Marek Olczyk, dyrektor SP nr 14 w Zielonej Górze, już wymienia meble: - Policzyliśmy, ilu mamy uczniów, [zmierzyliśmy, zbadaliśmy, sprawdziliśmy? - kor.]jakiego są wzrostu i dopasowujemy ławki. Sam się zdziwiłem, że są osoby, które potrzebują nowego stolika, bo mają 165-180 cm wzrostu - mówi dyrektor.
W podstawówce nr 8 w Kielcach też wiedzą, że zła ławka może skrzywić kręgosłup, więc starają się sadzać według wzrostu: - Ale brakuje sal i zdarza się, że starsze dzieci siedzą w ławkach dla młodszych - przyznaje wicedyrektorka Danuta Kozak.

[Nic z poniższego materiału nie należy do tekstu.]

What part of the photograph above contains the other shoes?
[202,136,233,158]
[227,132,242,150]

Jednak Marzena Pluta z sanepidu radzi rodzicom, by bezwzględnie wymagali od szkół dobrych mebli. To, w czym siedzą dzieci, można sprawdzić, przychodząc po dziecko do szkoły. Idealne ławka i krzesło to takie, które pozwalają na siedzenie z nogami opartymi na podłodze, a kolana są zgięte pod kątem prostym. Ręce do łokcia mają być oparte na blacie. W klasie powinna być też listwa do mierzenia wzrostu. Kolorami zaznacza się na niej przedziały wzrostu. Takimi samymi barwami powinny być oznaczone odpowiednie do wzrostu ławki.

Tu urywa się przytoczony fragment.